### Aim of the exercise
All of the material below is to be restated word for word, apart from the pictures.

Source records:
◆ ◆ ◆ ◆ ◆ ◆ ◆
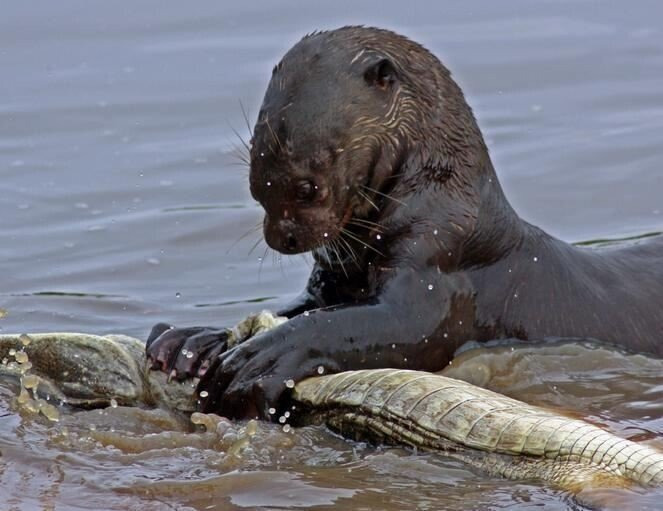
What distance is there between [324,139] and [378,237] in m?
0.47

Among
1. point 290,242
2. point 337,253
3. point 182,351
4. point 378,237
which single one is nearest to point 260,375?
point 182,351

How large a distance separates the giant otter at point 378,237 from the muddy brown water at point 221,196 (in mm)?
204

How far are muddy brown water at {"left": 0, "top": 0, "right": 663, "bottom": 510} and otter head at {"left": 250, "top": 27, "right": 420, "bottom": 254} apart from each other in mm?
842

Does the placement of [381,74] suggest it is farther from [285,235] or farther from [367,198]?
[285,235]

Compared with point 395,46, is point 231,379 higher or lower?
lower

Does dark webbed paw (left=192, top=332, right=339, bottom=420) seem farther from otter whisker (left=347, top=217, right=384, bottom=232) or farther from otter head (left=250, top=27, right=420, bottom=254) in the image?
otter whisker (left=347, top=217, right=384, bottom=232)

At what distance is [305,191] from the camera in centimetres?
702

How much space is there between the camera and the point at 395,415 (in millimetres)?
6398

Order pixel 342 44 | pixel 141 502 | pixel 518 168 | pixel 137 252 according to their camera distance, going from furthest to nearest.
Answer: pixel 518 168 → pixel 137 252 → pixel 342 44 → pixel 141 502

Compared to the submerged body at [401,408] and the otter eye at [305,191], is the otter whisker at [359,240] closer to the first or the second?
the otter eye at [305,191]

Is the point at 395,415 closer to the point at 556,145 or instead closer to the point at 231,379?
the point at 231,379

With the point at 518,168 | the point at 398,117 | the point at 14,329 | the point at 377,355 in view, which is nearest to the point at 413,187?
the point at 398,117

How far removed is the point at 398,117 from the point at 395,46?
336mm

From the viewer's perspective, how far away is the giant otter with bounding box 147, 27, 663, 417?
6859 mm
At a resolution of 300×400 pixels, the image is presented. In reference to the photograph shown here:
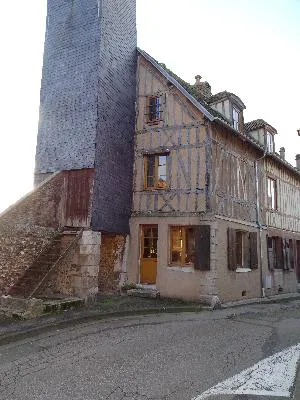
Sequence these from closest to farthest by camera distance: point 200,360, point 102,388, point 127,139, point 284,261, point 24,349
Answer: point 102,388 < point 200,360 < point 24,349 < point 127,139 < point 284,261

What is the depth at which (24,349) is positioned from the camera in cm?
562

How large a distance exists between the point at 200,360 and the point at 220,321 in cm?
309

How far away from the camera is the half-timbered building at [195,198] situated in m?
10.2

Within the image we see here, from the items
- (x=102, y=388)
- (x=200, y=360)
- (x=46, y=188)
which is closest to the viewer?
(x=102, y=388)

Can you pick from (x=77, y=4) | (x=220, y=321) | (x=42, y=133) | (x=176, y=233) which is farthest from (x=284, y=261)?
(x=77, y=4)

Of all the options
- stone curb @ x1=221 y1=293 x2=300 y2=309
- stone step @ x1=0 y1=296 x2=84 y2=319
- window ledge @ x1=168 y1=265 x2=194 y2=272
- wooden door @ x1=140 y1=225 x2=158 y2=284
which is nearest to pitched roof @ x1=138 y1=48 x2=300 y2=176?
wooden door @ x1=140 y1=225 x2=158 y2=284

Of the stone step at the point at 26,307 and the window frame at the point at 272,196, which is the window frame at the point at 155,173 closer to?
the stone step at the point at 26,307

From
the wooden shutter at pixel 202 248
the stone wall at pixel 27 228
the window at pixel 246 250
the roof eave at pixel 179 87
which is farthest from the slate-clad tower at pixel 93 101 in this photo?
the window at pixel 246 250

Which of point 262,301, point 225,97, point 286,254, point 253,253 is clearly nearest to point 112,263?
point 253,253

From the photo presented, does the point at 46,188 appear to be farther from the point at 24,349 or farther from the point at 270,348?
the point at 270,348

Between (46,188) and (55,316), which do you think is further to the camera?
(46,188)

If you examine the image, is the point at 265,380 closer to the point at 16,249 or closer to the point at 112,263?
◆ ◆ ◆ ◆ ◆ ◆ ◆
### Solved exercise
What distance is there between [324,139] and [378,237] in m?
0.47

Among
1. point 290,242
2. point 337,253
3. point 182,351
4. point 378,237
which single one is nearest to point 260,375?
point 182,351

How large a distance separates the giant otter at point 378,237 from the muddy brown water at point 221,196 (in mm)?
204

How far are muddy brown water at {"left": 0, "top": 0, "right": 663, "bottom": 510} and otter head at {"left": 250, "top": 27, "right": 420, "bottom": 254} apart from each other in mm?
842

Does the placement of [381,74] suggest it is farther from [285,235] or farther from [367,198]?
[285,235]

Compared with point 395,46, is point 231,379 higher or lower?
lower

Does dark webbed paw (left=192, top=332, right=339, bottom=420) seem farther from otter whisker (left=347, top=217, right=384, bottom=232) or farther from otter head (left=250, top=27, right=420, bottom=254) in the image?
otter whisker (left=347, top=217, right=384, bottom=232)

At what distance is [305,191] from the camera in centimetres?
702

How much space is there between the camera and the point at 395,415 (in millimetres)?
6398

Order pixel 342 44 | pixel 141 502 | pixel 518 168 | pixel 137 252 according to their camera distance, going from furthest to nearest.
Answer: pixel 518 168 → pixel 137 252 → pixel 342 44 → pixel 141 502

Compared to the submerged body at [401,408] and the otter eye at [305,191], is the otter whisker at [359,240] closer to the first or the second?
the otter eye at [305,191]

Is the point at 395,415 closer to the point at 556,145 or instead closer to the point at 231,379?
the point at 231,379

With the point at 518,168 | the point at 398,117 | the point at 14,329 | the point at 377,355 in view, which is nearest to the point at 413,187?
the point at 398,117

How far removed is the point at 398,117 from the point at 395,46?
336mm

From the viewer's perspective, how far away is the giant otter with bounding box 147, 27, 663, 417?
6859 mm
At a resolution of 300×400 pixels, the image is presented. In reference to the photograph shown here:
Sequence these from closest to farthest by camera distance: point 200,360, point 102,388, point 127,139, point 284,261, point 24,349
Answer: point 102,388 < point 200,360 < point 24,349 < point 127,139 < point 284,261

What is the depth at which (24,349) is positioned from the camera in cm?
562

How large a distance exists between the point at 200,360 and the point at 220,321 in cm?
309

How far away from the camera is the half-timbered building at [195,198] situated in m?
10.2

Within the image we see here, from the items
- (x=102, y=388)
- (x=200, y=360)
- (x=46, y=188)
which is closest to the viewer?
(x=102, y=388)

Can you pick from (x=77, y=4) | (x=220, y=321) | (x=42, y=133) | (x=176, y=233) which is farthest from (x=284, y=261)?
(x=77, y=4)

Of all the options
- stone curb @ x1=221 y1=293 x2=300 y2=309
- stone step @ x1=0 y1=296 x2=84 y2=319
- window ledge @ x1=168 y1=265 x2=194 y2=272
- wooden door @ x1=140 y1=225 x2=158 y2=284
which is nearest to pitched roof @ x1=138 y1=48 x2=300 y2=176?
wooden door @ x1=140 y1=225 x2=158 y2=284

Of the stone step at the point at 26,307 and the window frame at the point at 272,196, which is the window frame at the point at 155,173 closer to?
the stone step at the point at 26,307

From
the wooden shutter at pixel 202 248
the stone wall at pixel 27 228
the window at pixel 246 250
the roof eave at pixel 179 87
which is farthest from the slate-clad tower at pixel 93 101 in this photo?
the window at pixel 246 250

Which of point 262,301, point 225,97, point 286,254, point 253,253 is clearly nearest to point 112,263?
point 253,253

From the photo presented, does the point at 46,188 appear to be farther from the point at 24,349 or farther from the point at 270,348?
the point at 270,348

Between (46,188) and (55,316), which do you think is further to the camera?
(46,188)

If you examine the image, is the point at 265,380 closer to the point at 16,249 or closer to the point at 112,263?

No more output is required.